▶ _What you need to do_
1) Do the following statements agree with the passage on the pandemic and the economy? For each, answer yes or no and quote the deciding words. (a) The pandemic's economic impact turned out milder than expected at the start of the crisis. (b) People and organisations had begun rethinking their consumption patterns before the crisis. (c) Many countries might regard a green recovery as a luxury good.
2) Extend the passage on the pandemic and the economy past its final sentence.

Passage shown section start

We see that the current linear „take-make-dispose“ economic system is failing both people and our environment. As a result of our economic model which currently aims for limitless growth, we have been depleting our planet’s natural resources for far too long. The current global economic system relies on intertwined supply chains which require an immense amount of raw materials each year. The COVID-19 pandemic has brought to light the fragility of this system.
The remarkable situation we find ourselves in now has exposed the frailty of the dominant economic model to prepare for and respond to crises and shocks. The economic impact of the pandemic is more severe than people and politicians could have imagined in the beginning of the crisis. Countries are going to want to start rebuilding their economies as soon as possible, but it is yet unknown how this process will affect the ambitious climate targets and The Green New Deal. There is a risk that many countries might perceive a green recovery as a luxury good. Instead, many might prefer a fast build-up dependant on depleting even more natural resources with the aim to boost up the growth yet again. Our global challenge is to build back a more resilient, just and sustainable economy which would operate within our planetary boundaries.
People and organisations were starting to rethink their consumption patterns already before the crisis. Now, trends indicate that we are questioning what we really need and considering more thoroughly what and how we buy.. This means that old purchasing habits and consumption without consideration are no longer a given. The green and sustainable trend has been slowly gaining traction across the globe, but the forced change on consumption patterns this virus has inflicted could accelerate a change in many organisations as well as production and consumption.

Passage shown section end
Supplied records section start

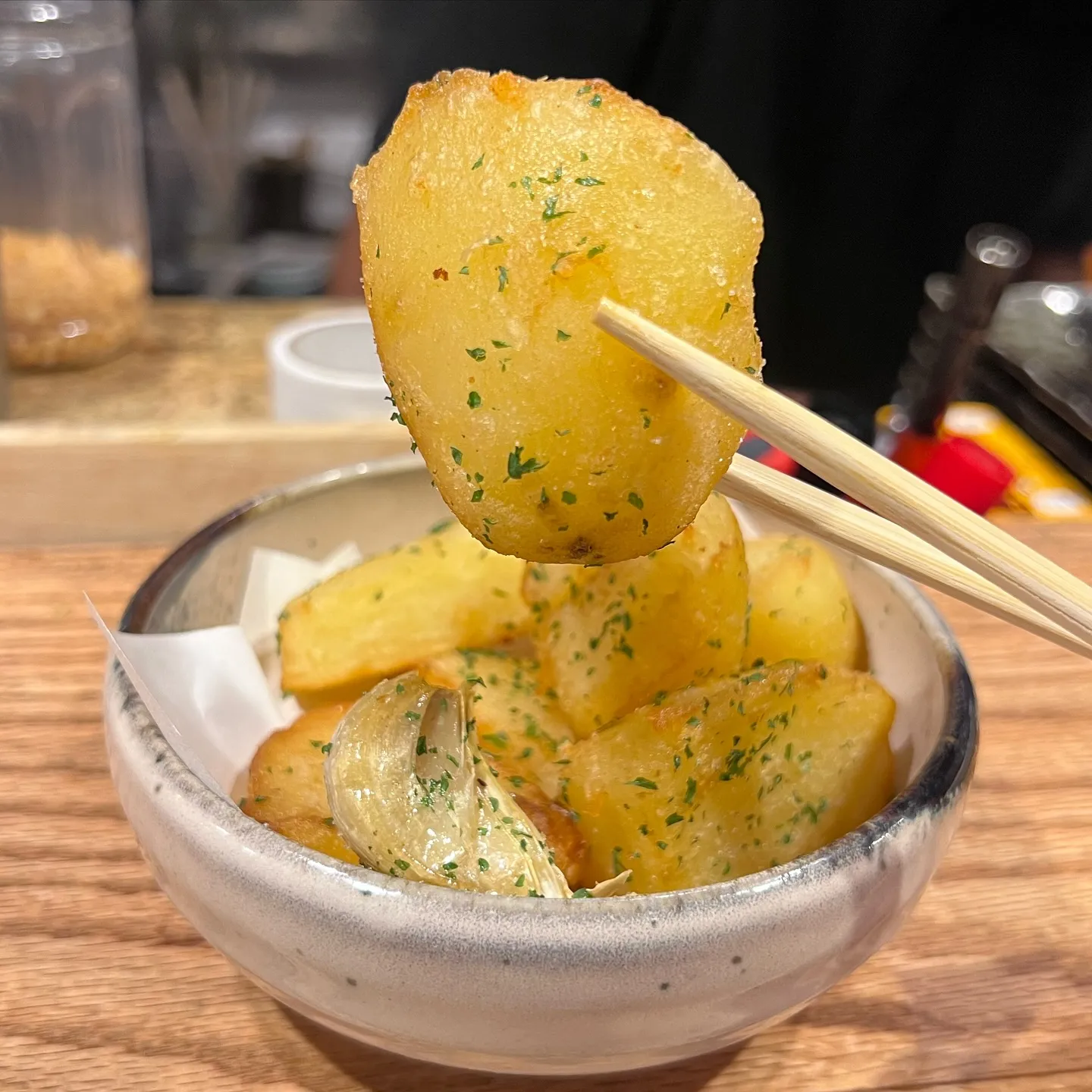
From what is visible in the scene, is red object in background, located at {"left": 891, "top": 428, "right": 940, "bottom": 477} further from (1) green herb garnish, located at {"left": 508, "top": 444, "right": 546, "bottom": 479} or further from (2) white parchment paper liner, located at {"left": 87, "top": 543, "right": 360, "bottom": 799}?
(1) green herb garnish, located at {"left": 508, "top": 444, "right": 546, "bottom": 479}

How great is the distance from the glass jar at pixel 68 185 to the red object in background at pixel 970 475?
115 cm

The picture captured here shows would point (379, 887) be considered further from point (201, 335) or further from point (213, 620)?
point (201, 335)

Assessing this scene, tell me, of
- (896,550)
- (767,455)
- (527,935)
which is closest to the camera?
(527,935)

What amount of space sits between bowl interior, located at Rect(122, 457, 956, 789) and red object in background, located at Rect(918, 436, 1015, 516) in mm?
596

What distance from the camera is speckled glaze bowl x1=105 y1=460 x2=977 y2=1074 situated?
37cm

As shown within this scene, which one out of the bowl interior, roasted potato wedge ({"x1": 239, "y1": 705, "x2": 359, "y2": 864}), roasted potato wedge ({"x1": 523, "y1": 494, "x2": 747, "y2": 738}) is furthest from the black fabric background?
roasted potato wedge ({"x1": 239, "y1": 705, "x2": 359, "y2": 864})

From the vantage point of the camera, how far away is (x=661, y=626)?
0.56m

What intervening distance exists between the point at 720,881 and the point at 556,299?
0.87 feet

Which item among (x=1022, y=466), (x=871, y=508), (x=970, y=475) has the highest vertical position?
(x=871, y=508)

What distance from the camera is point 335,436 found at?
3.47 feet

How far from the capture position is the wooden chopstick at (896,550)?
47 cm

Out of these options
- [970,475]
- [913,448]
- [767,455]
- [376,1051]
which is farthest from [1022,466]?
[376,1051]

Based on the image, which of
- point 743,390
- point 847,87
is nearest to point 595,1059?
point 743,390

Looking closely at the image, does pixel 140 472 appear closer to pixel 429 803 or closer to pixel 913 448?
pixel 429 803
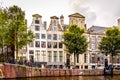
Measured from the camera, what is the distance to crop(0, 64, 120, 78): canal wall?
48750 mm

Supplied records section end

▶ _Written answers_
1)
(a) No: "The economic impact of the pandemic is more severe than people and politicians could have imagined in the beginning of the crisis."
(b) Yes: "People and organisations were starting to rethink their consumption patterns already before the crisis."
(c) Yes: "There is a risk that many countries might perceive a green recovery as a luxury good."

2)
In a time like this, it is especially important to pay attention to circular public procurements. With the current crisis we see that it is possible to mobilise across different governmental and societal levels to act now and make necessary changes fast. While private sector investments have crucial potential in the implementation of circular economy in practice, the public sector's purchasing power has a ground-breaking role in this process as a catalyst, which must not be underestimated. Circular public procurements are seen to have a more holistic approach in procuring goods and services, while creating markets for sustainable and circular products and services.
Circular economy boosted by circular public procurements might be the solution for a more sustainable economy. We see that the principles of circular economy are already being applied by many public and private organisations to cope with the current COVID-19 pandemic. We also see circular innovation in manufacturing and in supply chains (especially regarding medical equipment and supplies). Local manufacturing facilities are being refitted to build medical equipment, different ways to decontaminate N95 mask have been developed to give them a second life, and refurbishment of existing ventilators has been shifted as a priority instead of waiting in lines to purchase brand new ones. However, in many cases the procurements for these services have been made under extreme time-pressure in a situation of crisis. In these instances, the circular criteria have been left out completely.
By implementing circular public procurements, it is possible to move to a more circular economy faster by prioritizing products made from secondary raw materials, refurbished products and the use of more environmentally friendly raw materials. As a result of consistently implementing circular public procurements, a new market can be created for more circular products and services.